In this post, I will show you how to import some data into your cluster. There is a very cool program called CDM written by the very talented Jon Haddad. This was written for importing test data projects for single node localhost installation of Cassandra, not what we have 🙂
In our case, we will create the schema and import the data manually.
Startup both C* nodes and start the C* process. If you have followed previous posts all you should need to do it type “cassandra” at the command prompt, do one node at a time.
Run “nodetool status” and you should see both nodes in your cluster.
$ nodetool status
Download the necessary files to your server.
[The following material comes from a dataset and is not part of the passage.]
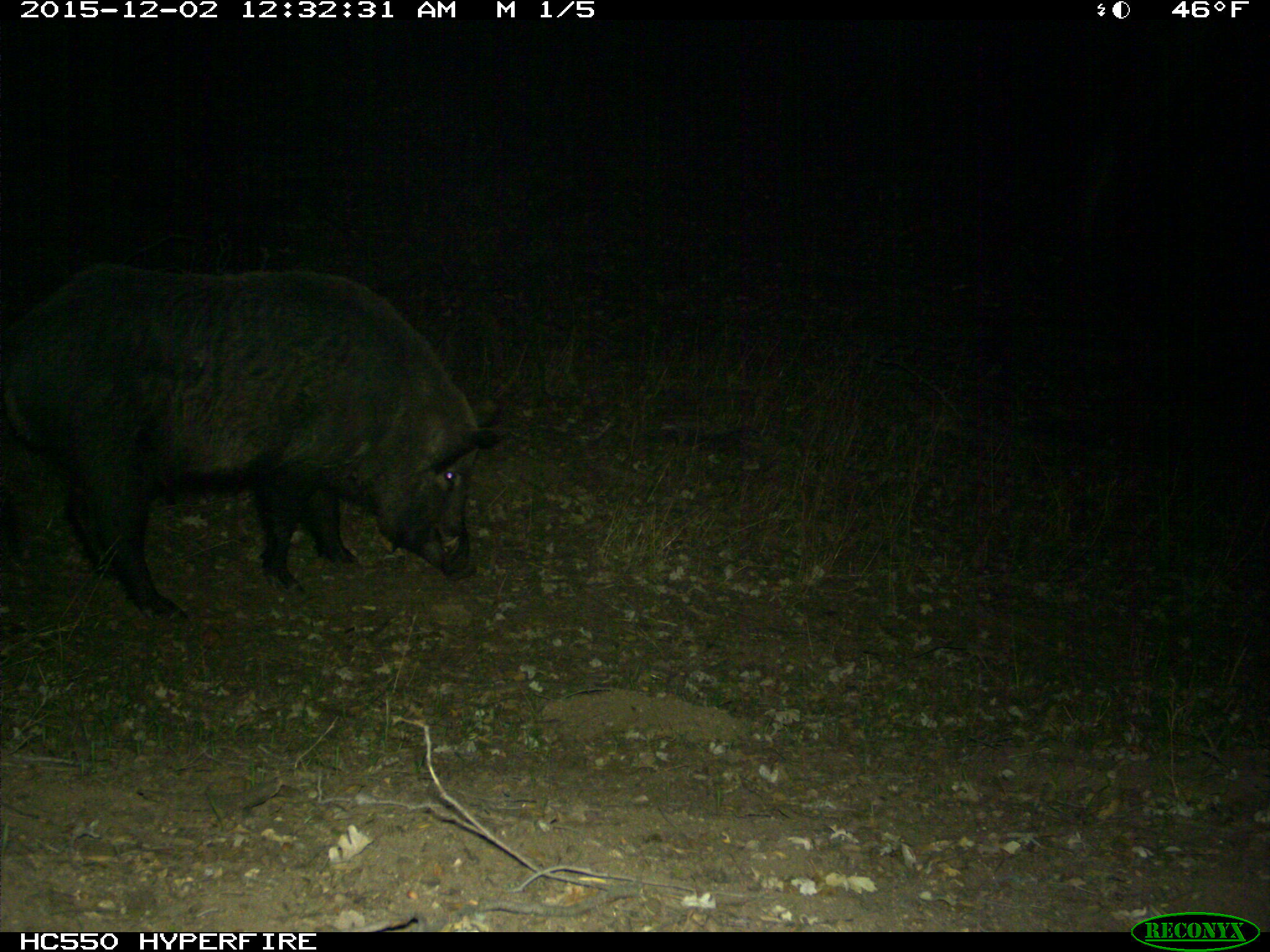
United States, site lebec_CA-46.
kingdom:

cd /home/cassandra wget http://nosqldiaries.com/wp-content/uploads/2018/08/schema.txt wget http://nosqldiaries.com/wp-content/uploads/2018/08/movies.csv wget http://nosqldiaries.com/wp-content/uploads/2018/08/ratings_by_movie.csv wget http://nosqldiaries.com/wp-content/uploads/2018/08/ratings_by_user.csv wget http://nosqldiaries.com/wp-content/uploads/2018/08/users.csv
Now start cqlsh and create the schema and import the data
3.1 start cqlsh
3.2 create the movielens schema
3.3 check the schema
desc keyspace movielens ;
3.4 Now copy the data from the csv files into our database
COPY movielens.movies FROM 'movies.csv' WITH DELIMITER=','; COPY movielens.ratings_by_movie FROM 'ratings_by_movie.csv' WITH DELIMITER=','; COPY movielens.ratings_by_user FROM 'ratings_by_user.csv' WITH DELIMITER=','; COPY movielens.users FROM 'users.csv' WITH DELIMITER=',';
3.5 Quickly verify the data
select * from movielens.movies limit 10; select * from movielens.ratings_by_movie limit 10; select * from movielens.ratings_by_user limit 10; select * from movielens.users limit 10;
Flush the data to disk.
Calling nodetool flush is needed in order to ensure our memtables have been written to disk. If we didn’t do this, our data would be sitting in memory, and compaction requires data to be written to disk.
We now have a Cassandra database with test application data in it. We can now use this for testing and learning.